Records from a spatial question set
==============================

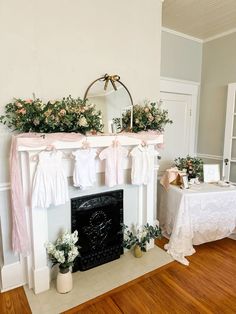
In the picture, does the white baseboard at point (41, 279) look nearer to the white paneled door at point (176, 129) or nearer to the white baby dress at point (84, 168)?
the white baby dress at point (84, 168)

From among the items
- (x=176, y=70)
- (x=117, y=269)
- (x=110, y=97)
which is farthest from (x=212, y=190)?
(x=176, y=70)

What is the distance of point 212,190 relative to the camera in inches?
99.5

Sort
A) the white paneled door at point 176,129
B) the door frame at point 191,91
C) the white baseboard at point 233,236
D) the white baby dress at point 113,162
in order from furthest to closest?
the white paneled door at point 176,129 → the door frame at point 191,91 → the white baseboard at point 233,236 → the white baby dress at point 113,162

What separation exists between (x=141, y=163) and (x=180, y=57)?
1941 mm

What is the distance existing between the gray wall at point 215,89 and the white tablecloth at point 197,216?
3.41ft

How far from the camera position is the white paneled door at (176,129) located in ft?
10.6

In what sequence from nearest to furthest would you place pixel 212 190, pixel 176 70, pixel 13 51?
pixel 13 51
pixel 212 190
pixel 176 70

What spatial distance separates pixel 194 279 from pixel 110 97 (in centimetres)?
191

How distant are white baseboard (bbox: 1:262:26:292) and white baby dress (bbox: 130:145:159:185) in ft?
4.26

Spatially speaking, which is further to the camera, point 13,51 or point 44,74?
point 44,74

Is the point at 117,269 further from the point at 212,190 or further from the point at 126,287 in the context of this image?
the point at 212,190

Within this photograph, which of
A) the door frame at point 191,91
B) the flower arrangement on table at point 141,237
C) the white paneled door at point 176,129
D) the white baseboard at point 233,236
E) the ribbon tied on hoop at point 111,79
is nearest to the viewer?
the ribbon tied on hoop at point 111,79

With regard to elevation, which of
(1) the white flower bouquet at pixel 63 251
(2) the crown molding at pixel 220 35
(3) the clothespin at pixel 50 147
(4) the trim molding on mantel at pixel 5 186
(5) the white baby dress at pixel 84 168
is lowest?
(1) the white flower bouquet at pixel 63 251

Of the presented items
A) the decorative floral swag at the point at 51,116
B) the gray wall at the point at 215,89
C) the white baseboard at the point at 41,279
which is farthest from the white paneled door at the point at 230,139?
the white baseboard at the point at 41,279
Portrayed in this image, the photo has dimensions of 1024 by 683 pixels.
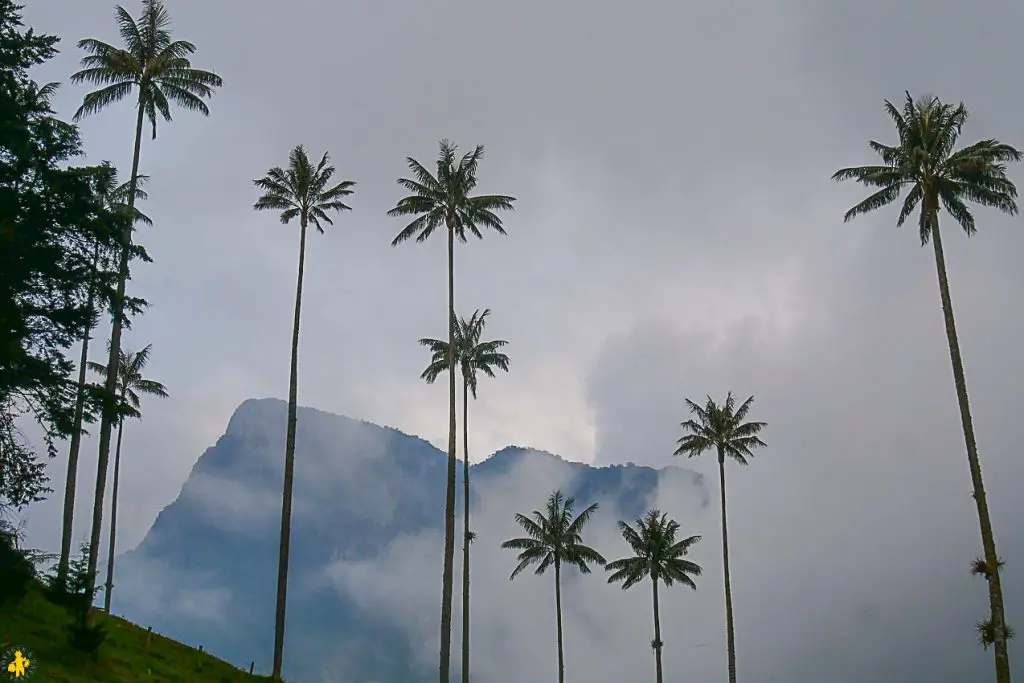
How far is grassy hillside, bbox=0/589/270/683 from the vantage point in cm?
2839

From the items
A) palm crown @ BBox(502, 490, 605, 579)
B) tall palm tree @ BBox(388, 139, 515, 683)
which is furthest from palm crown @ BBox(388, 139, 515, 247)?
palm crown @ BBox(502, 490, 605, 579)

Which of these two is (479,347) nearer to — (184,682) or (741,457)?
(741,457)

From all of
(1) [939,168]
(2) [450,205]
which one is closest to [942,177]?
(1) [939,168]

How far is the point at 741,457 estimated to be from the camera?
206 ft

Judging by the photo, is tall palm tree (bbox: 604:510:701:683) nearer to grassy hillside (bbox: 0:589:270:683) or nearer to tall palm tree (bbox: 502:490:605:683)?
tall palm tree (bbox: 502:490:605:683)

==============================

- _Given problem_
Output the record lines as a Markdown table, beginning at the line containing "From all of" and continuing through the final line of the records, with blank lines omitted. Use the columns Row and Line, with a running number in Row and the line itself in Line.

- _Solution_
| Row | Line |
|---|---|
| 1 | From all of |
| 2 | (1) [939,168] |
| 3 | (2) [450,205] |
| 4 | which one is closest to [942,177]? |
| 5 | (1) [939,168] |
| 6 | How far is the point at 741,457 estimated to be from the camera? |
| 7 | 206 ft |
| 8 | Judging by the photo, is tall palm tree (bbox: 604:510:701:683) nearer to grassy hillside (bbox: 0:589:270:683) or nearer to tall palm tree (bbox: 502:490:605:683)? |
| 9 | tall palm tree (bbox: 502:490:605:683) |